Community hospitals are facing a new era of health care where shrinking margins are not the only concern. They will be responsible for managing the health of the community, as opposed to just episodic treatment. In order to meet this need, the community hospital must be able to provide, or engage a partner to provide, the full continuum of health care services. “Systemness”is a term increasingly used to describe this future state of complex healthcare delivery systems — delivering patient-focused, seamless and high-quality care across the many parts of the system to maximize value for customers.
In the case of smaller community hospitals, evolving from a traditional medical center into a true “system” is easier said than done. In fact, an increasing number of hospitals are removing the “Medical Center” from their title, and substituting “System,” with little other change.

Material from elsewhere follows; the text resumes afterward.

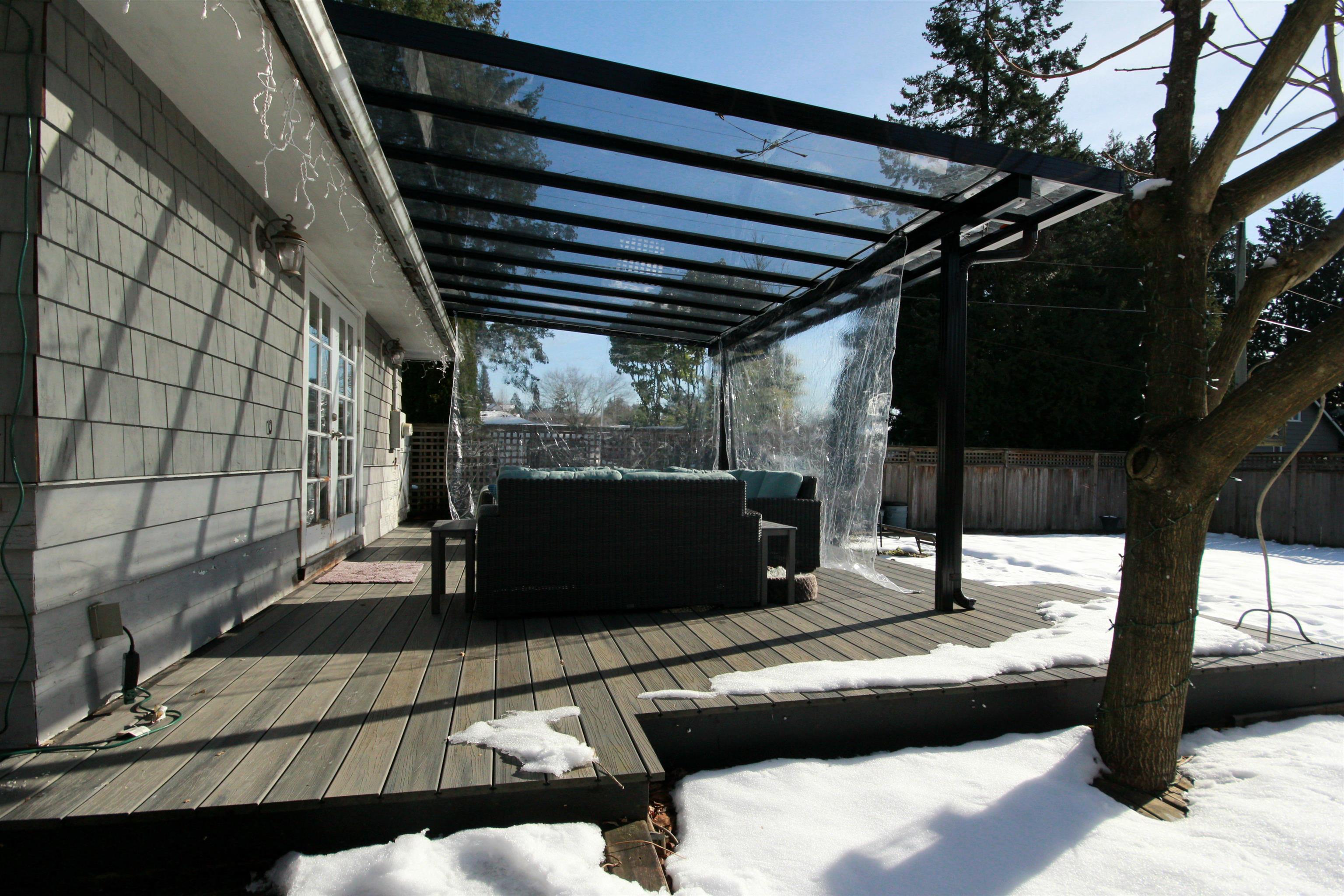 Listing image of 2341 LARSON ROAD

A name change is obviously not enough to effectively compete in the new era; the establishment of a system involves much more.

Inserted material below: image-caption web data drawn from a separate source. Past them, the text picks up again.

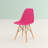 18'' H Side Chair-1352997190-1446776208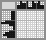 Japanese crossword &laquo;Crab&raquo;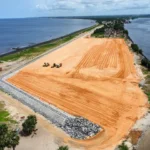 La zone économique spéciale de Banana en RDC obtient un avis favorable pour un investissement de 104 millions USD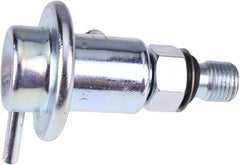 Fuel Pressure Regulator 23280-65010 for Toyota SUV 4Runner Pickup T100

A true, high-functioning integrated delivery system (IDS) will have the following components:
- Scale for market relevance
- Appropriate service mix and continuum
- Appropriate number of access points
- Right-sized and distributed physician network
- Engaged physician leadership
- Medical practice models ensuring common vision and goal alignment
- Team approach to care
- Effective electronic network
- Disciplined financial management
- Effective care models with population health management capabilities
- System-level structures, incentives, and coordination to support integration
- System-driven organization, governance, and leadership
While larger, multi-hospital systems may be better positioned in their distribution of access points, access to quality medical and surgical specialists, and electronic network, community hospitals do have options for developing the care continuum to build a community system. Some effective ways to attain the IDS components include:
Integration: An acute focus on integration of existing sites and services is a key driver for success.

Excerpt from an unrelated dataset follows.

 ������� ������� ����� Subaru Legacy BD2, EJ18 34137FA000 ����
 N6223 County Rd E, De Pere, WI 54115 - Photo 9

Partnerships: Developing relationships with outside organizations is a very effective way to complete the care continuum. For example:
Relationships with community-based organizations to coordinate population health management efforts
Partnerships with tertiary and specialty care providers for increased subspecialty coverage and clinical pathways for select service lines and conditions
Joint Ventures: Creating new lines of business in cooperation with physician groups to increase revenue and alignment, or agreements with experts in specialty center development (e.g., imaging, urgent care, senior/residential, skilled nursing) will increase patient access and further complete the care continuum.